TASK TO CARRY OUT:
Look below. Copy each line that has "script" in it.

*** Opening of SUPPLIED MATERIAL ***

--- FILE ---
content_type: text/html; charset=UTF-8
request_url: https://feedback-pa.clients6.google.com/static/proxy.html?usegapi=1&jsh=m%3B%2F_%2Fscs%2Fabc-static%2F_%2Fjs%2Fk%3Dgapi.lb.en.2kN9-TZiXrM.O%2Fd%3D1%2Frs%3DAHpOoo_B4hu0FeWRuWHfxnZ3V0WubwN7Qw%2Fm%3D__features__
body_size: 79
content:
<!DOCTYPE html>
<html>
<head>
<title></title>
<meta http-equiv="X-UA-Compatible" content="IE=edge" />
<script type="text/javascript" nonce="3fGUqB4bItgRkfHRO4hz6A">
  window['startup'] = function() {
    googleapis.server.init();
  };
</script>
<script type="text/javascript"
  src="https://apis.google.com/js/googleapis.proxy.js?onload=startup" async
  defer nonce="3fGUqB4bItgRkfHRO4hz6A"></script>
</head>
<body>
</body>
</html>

*** Close of SUPPLIED MATERIAL ***

TASK SOLUTION:
<script type="text/javascript" nonce="3fGUqB4bItgRkfHRO4hz6A">
</script>
<script type="text/javascript"
  defer nonce="3fGUqB4bItgRkfHRO4hz6A"></script>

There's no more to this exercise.